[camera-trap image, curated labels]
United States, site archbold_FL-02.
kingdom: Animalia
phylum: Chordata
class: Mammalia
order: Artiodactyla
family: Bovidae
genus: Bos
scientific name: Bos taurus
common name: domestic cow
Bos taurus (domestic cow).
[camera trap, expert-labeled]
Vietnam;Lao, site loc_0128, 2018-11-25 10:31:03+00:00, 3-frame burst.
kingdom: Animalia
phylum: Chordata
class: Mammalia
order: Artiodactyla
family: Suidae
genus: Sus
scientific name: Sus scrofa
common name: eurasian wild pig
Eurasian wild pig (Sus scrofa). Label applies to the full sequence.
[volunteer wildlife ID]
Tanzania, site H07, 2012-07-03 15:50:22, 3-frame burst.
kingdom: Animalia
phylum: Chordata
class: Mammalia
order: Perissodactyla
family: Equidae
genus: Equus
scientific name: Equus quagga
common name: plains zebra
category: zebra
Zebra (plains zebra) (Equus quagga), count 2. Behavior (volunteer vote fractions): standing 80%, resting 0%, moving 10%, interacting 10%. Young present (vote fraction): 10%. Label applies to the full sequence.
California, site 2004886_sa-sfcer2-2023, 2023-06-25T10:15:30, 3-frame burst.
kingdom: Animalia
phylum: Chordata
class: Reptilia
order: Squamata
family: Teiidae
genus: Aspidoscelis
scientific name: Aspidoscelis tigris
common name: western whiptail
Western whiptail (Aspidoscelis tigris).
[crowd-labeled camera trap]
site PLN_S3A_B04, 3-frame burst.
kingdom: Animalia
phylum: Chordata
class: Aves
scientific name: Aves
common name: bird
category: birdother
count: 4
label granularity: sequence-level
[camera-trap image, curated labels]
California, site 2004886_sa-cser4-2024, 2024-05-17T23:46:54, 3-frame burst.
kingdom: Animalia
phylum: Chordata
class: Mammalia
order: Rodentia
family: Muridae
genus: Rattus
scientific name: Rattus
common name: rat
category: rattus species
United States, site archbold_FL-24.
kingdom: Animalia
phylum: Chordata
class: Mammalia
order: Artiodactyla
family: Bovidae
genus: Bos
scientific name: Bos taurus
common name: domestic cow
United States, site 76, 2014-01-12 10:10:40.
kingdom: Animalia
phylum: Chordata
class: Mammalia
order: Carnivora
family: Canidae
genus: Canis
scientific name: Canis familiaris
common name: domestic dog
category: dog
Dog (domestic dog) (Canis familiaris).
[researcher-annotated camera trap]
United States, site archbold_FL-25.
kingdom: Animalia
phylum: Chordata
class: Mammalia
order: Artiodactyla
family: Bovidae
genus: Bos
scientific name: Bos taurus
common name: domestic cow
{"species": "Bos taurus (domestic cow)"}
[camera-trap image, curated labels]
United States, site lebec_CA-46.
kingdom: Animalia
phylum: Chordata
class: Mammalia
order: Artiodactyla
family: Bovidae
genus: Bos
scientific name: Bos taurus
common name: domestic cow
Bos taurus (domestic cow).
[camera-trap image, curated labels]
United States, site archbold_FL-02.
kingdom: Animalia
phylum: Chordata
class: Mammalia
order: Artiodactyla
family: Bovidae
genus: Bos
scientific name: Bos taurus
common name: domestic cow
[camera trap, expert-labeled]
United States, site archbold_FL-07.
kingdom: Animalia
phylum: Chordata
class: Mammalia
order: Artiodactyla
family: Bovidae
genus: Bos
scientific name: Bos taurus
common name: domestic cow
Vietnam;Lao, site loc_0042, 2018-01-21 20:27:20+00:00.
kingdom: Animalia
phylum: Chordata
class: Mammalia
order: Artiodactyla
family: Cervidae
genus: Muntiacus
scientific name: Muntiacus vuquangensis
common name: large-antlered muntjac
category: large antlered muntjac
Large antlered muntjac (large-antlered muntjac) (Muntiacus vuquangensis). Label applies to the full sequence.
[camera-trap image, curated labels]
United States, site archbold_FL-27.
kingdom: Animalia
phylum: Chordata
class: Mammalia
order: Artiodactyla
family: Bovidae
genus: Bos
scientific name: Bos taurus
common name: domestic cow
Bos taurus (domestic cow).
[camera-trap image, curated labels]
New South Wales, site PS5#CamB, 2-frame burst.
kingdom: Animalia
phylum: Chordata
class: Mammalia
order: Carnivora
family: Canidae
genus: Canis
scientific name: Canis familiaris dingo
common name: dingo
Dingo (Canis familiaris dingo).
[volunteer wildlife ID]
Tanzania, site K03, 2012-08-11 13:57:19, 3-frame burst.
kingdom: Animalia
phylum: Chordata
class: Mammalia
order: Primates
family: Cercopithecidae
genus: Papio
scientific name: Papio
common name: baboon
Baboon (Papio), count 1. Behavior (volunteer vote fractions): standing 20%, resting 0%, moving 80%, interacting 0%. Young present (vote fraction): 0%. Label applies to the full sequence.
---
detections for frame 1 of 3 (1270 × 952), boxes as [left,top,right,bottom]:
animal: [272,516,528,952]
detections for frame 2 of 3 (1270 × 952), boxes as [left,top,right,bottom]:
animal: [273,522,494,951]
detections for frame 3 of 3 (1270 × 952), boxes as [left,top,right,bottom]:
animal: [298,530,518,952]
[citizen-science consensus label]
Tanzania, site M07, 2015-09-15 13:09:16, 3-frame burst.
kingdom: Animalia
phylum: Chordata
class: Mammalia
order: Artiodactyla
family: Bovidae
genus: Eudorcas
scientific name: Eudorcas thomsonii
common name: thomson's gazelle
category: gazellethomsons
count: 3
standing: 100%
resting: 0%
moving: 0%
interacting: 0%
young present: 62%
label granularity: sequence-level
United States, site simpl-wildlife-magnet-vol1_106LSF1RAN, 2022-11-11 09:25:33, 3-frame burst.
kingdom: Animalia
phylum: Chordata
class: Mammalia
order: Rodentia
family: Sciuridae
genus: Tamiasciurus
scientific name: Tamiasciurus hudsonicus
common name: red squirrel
★ ★ ★ ★ ★ ★ ★
> _How to complete this task_
Find "burst" in the data above. Report each line where it appears.

> _Answer box_
Vietnam;Lao, site loc_0128, 2018-11-25 10:31:03+00:00, 3-frame burst.
Tanzania, site H07, 2012-07-03 15:50:22, 3-frame burst.
California, site 2004886_sa-sfcer2-2023, 2023-06-25T10:15:30, 3-frame burst.
site PLN_S3A_B04, 3-frame burst.
California, site 2004886_sa-cser4-2024, 2024-05-17T23:46:54, 3-frame burst.
New South Wales, site PS5#CamB, 2-frame burst.
Tanzania, site K03, 2012-08-11 13:57:19, 3-frame burst.
Tanzania, site M07, 2015-09-15 13:09:16, 3-frame burst.
United States, site simpl-wildlife-magnet-vol1_106LSF1RAN, 2022-11-11 09:25:33, 3-frame burst.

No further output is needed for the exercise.